Let’s just call 2025 the year of ChòpnBlọk. In a review published Tuesday, December 16, the New York Times has awarded the Houston restaurant two stars (“very good”).
Written by chief restaurant critic Tejal Rao, the review touts many of the same qualities that the Times already praised when it included ChòpnBlọk on its list of America’s 50 best restaurants.
Rao writes that she usually avoids restaurants that serve food in bowls, but she’s impressed by the way that chef-owner Ope Amosu has put a West African spin on the concept.
“For inspiration, Ope Amosu looked to the kind of chain restaurants that were built to scale, where flavors are often subdued to appeal to the broadest possible audience, focus-grouped to death. But the delight of ChòpnBlok is in its sure sense of self, its lively, multidimensional cooking and clear, delicious vision for modern food from the Black diaspora,” Rao writes.

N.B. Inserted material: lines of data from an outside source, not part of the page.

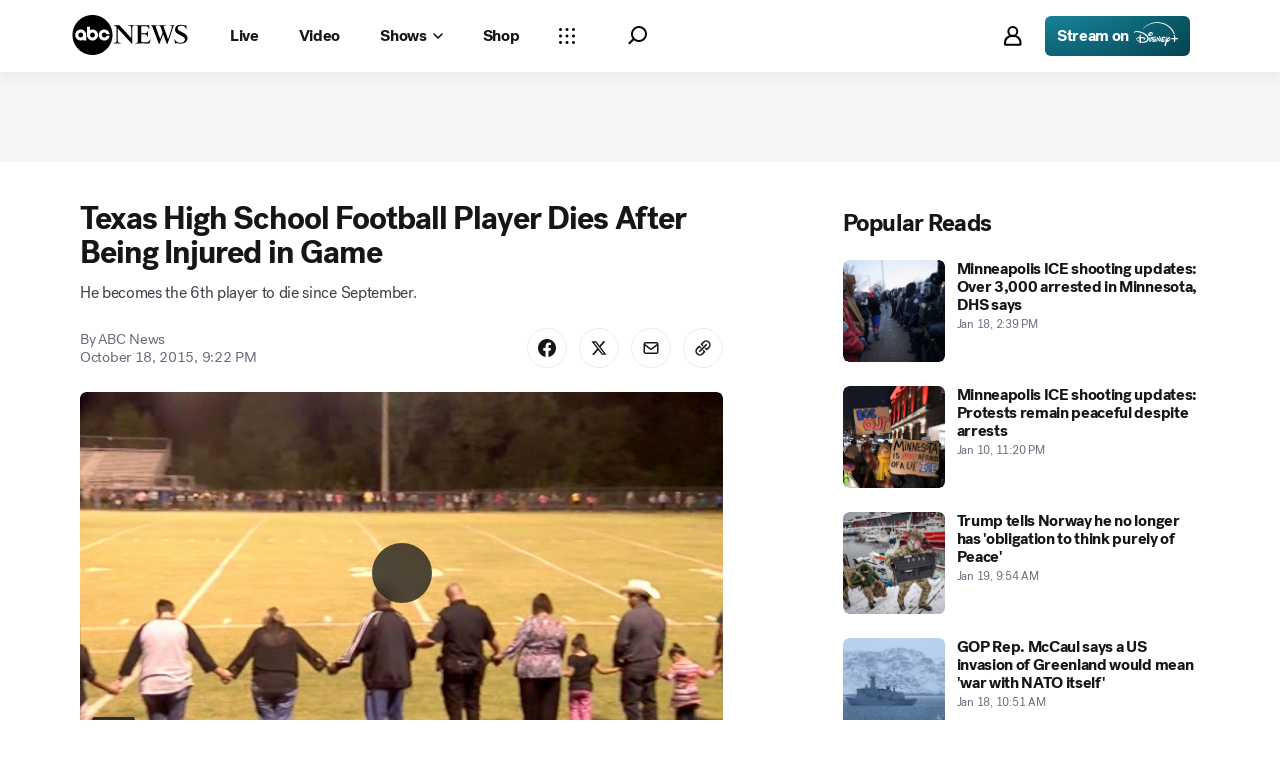

--- FILE ---
content_type: application/javascript
request_url: https://assets-cdn.abcnews.com/abcnews/3c1f91256c94-release-01-20-2026.4/client/abcnews/5426-71e7842a.js
body_size: 2199
content:
(self.webpackChunkabcnews=self.webpackChunkabcnews||[]).push([[5426],{34157:function(o,e,n){var t,i=n(85893),r="undefined",l="function",c=(n(67294),n(3896)),a=n(45697),s=n(23493),p=n(93967),d=n(50239),f=n(84967),w=n(94178),u=d.cnum,h=f.par,v=f.currentStyle,m=f.contains,S=f.rect,T=f.view,y=f.inDoc,_=w.THROTTLE_OPTS,W="inside",z="above",b="hidden",x="down",E="up";function B(o){return o&&T(o)||(typeof window!==r?window:null)}function L(){var o=this;o.offsetBottom=0,o.threshold=250,o.throttleWait=100,o.horizontal=!1,o.onEnter=o.onLeave=o.onChange=null}function P(o,e,n,t,i,r,l){var c=this;c.event=o,c.currentPosition=e,c.prevPosition=n,c.scrollSpyTop=t,c.viewportTop=i,c.viewBottom=r,c.direction=l}function R(o,e,n){var t=this;t.scrollSpyTop=o,t.viewportTop=e,t.viewportBottom=n}function C(o){var e,n;if(o&&(e=o._viewBox,n=o._handleElementScroll,e&&n)){if(typeof n.cancel===l)try{n.cancel()}catch(o){}f.detach(e,"scroll",n),delete o._handleElementScroll}}function g(o,e){var n,t,i,r,c,a,s,p=this,d=p&&p.props,f=d&&d.onChange,w=d&&d.onLeave,u=d&&d.onLeaveTop,h=d&&d.onEnter,v=d&&d.onEnterTop,m=d&&d.followChildren;p._node&&(n=function(o){var e,n,t,i,r,l,c=o&&o._node,a=o&&o._viewBox,s=o&&o.props,p=s&&s.horizontal,d=s&&s.offsetBottom,f=s&&s.threshold,w=B(c),u=s.winSize;return r=S(c),t=p?r.l-u.scrLeft:r.t-u.scrTop,a==w?(r=u,e=p?u.w:u.h,n=0):(l=S(a),e=p?l.w:l.h,n=p?l.l-u.scrLeft:l.t-u.scrTop),i=n+e+d,new R(Math.max(0,t-f),n,i)}(p),t=function(o){var e=b,n=o.viewportBottom,t=o.viewportTop,i=o.scrollSpyTop;return n-t==0?e=b:i<=t?e=z:t<=i&&i<=n?e=W:n<i&&(e="below"),e}(n),i=p._prevPosition,p._prevPosition=t,c=n.scrollSpyTop,a=p._prevPositionValue,p._prevPositionValue=c,a>c?s=x:a<c&&(s=E),(i!==t||m)&&(r=new P(o,t,i,n.scrollSpyTop,n.viewportTop,n.viewportBottom,s),typeof f===l&&f.call(p,r),e&&t===W&&void 0===s&&(typeof h===l&&h.call(p,r),typeof v===l&&v.call(p,r)),t===W&&s===x?typeof h===l&&h.call(p,r):t===W&&s===E?typeof v===l&&v.call(p,r):t===z&&s===x?typeof u===l&&u.call(p,r):i===W&&s===E&&typeof w===l&&w.call(p,r)))}t=w(t=c({displayName:"ScrollSpy",propTypes:{threshold:a.number,throttleWait:a.number,offsetBottom:a.number,onEnter:a.func,onLeave:a.func,onChange:a.func,horizontal:a.bool,dontSpy:a.bool,winSize:a.object,followChildren:a.bool},getDefaultProps:function(){return new L},setRefElement:function(o){var e,n=this;n&&(e=n._node,n._node=o,e&&e!=o&&n.componentDidMount())},componentDidMount:function(){var o,e=this,n=e&&e.props,t=n&&n.dontSpy;B()&&!t&&(function(o){var e,n,t,i,r,l,c,a=null;if(o&&(e=o.props,n=o._viewBox,t=o._node,r=!(!e||!("horizontal"in e))&&e.horizontal,y(t))){if(n&&!m(t)&&(n=null),!n)for(i=h(t);i;){if((l=v(i))&&(c=(r?l.overflowX:l.overflowY)||l.overflow||""),"auto"===c||"scroll"===c){a=i;break}i=h(i)}a=a||B(t)}o._viewBox=a}(e),function(o){var e,n,t,i,r=!0;o&&(C(o),(r=(e=o._viewBox)?T(e)==e:r)||(n=o.props,i=u(n.throttleWait,_.wait,10),t=g.bind(o),t=s(t,i,_),o._handleElementScroll=t,f.attach(e,"scroll",t)))}(e),!0,(o=e)&&typeof o._handleElementScroll===l?o._handleElementScroll(null,true):g.call(o,null,true))},componentDidUpdate:function(){var o=this,e=o&&o.props,n=e&&e.dontSpy;B()&&(n?C(o):o.componentDidMount())},componentWillUnmount:function(){var o=this;o&&(C(o),o._node&&delete o._node,o._viewBox&&delete o._viewBox,o._prevPosition&&delete o._prevPosition,o._prevPositionValue&&delete o._prevPositionValue)},render:function(){var o=this,e=o&&o.props,n=e&&e.children,t=p("ScrollSpy_container",e.className);return i.jsxs("div",{className:t,children:[i.jsx("span",{ref:o.setRefElement}),n]})}}),{winSize:!0}),o.exports=t},5426:function(o,e,n){o.exports=n(34157)},94178:function(o,e,n){o.exports=n(55606)},55606:function(o,e,n){var t="function",i=n(67294),r=n(45697),l=n(3896),c=r.func,a=n(23493),s=n(50239),p=n(84967),d=s.cnum,f=s.mix,w=s.getGlobal,u=p.attach,h=p.detach,v=p.winRect,m=p.docScroll,S=n(8679),T={leading:!0,wait:34},y={onWindowResizeOrScroll:c},_="winSize",W="windowWidth",z="windowHeight",b="windowScrollX",x="windowScrollY";function E(o,e){var n,r,c=o.displayName||o.name||"AnonymousComponent",s=e||{};function p(){var o=this;o.t=o.l=o.r=o.b=o.w=o.h=o.scrTop=o.scrLeft=0}function E(){this.winSize=new p}function B(){return{}}function L(){var o,e,n,t,i=this,r=w();if(i){n=e=i.onWindowResizeOrScroll,o=i.onThrottledWindowResize,t=i.onThrottledWindowScroll;const l=s[_]||s[W]||s[z],c=s[_]||s[b]||s[x];l&&!o&&e&&(o=a(e,T.wait,T),i.onThrottledWindowResize=o,u(r,"resize",i.onThrottledWindowResize)),c&&!t&&n&&(t=a(n,T.wait,T),i.onThrottledWindowScroll=t,u(r,"scroll",i.onThrottledWindowScroll)),i.updateWindowSize()}}function P(){var o,e,n=this,i=w();if(n){if(e=n.onThrottledWindowResize,o=n.onThrottledWindowScroll,e){if(typeof e.cancel===t)try{e.cancel()}catch(o){}h(i,"resize",e),delete n.onThrottledWindowResize}if(o){if(typeof o.cancel===t)try{o.cancel()}catch(o){}h(i,"scroll",o),delete n.onThrottledWindowScroll}}}function R(){var o,e,n,t,i,r=this;r&&r.setState&&(e=(o=new E)[_],t=v(),n=m(),e.scrTop=n.y,e.scrLeft=n.x,e.t=t.t,e.l=t.l,e.b=t.b,e.r=t.r,e.w=t.w,e.h=t.h,i=(i=r.state||{})[_]||{},(s[_]||s[W]&&e.w!==i.w||s[z]&&e.h!==i.h||s[b]&&e.scrLeft!==i.scrLeft||s[x]&&e.scrTop!==i.scrTop)&&r.setState(o))}function C(){var e=this,n=e&&e.props||{},t=(e&&e.state||{})[_]||n[_]||{},r=f({},n,!0,!1,!1,!0),l=d(r[W],0,0),c=d(r[z],0,0);return"w"in t||"h"in t||(l>0&&t.w!==l&&(t.l=0,t.r=t.w=l),c>0&&t.h!==c&&(t.t=0,t.b=t.h=c)),s[_]&&(r[_]=t),s[W]&&(r[W]=t.w),s[z]&&(r[z]=t.h),s[b]&&(r[b]=t.scrLeft),s[x]&&(r[x]=t.scrTop),i.createElement(o,r)}function g(){this.updateWindowSize()}return n=new function(){var o=this;o.getInitialState=B,o.componentDidMount=L,o.componentWillUnmount=P,o.render=C,o.onWindowResizeOrScroll=g,o.updateWindowSize=R},(r=l(n)).displayName="WindowGeomEventsWrapper("+c+")",r.ComposedComponent=o,r.contextTypes=y,S(r,o)}E.THROTTLE_OPTS=T,o.exports=E}}]);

She singles out specific dishes, including the Nigerian red stew with short rib, the Black Star bowl with shrimp, and the signature Motherland, made with chicken, greens, and plantains. “It’s utterly simple, but draws you in for more with the mouthwatering twang of not-too-much MSG — an international shortcut to building umami that tends to be used carefully, and layered with other forms,” she writes.
The review also touches on the way Amosu switched the restaurant from counter service to full service — described as “warm, informal, and quick with the jokes” — and his time working at Chipotle to learn the basics of the restaurant operations.
A two-star review is only the latest instance of ChòpnBlọk receiving national attention. In addition to the Times 50 best list, Esquire recently named it one of America’s best new restaurants. The Michelin Guide awarded it a Bib Gourmand designation for 2025. Amosu earned a semifinalist nomination for Best Chef: Texas in the 2025 James Beard Awards.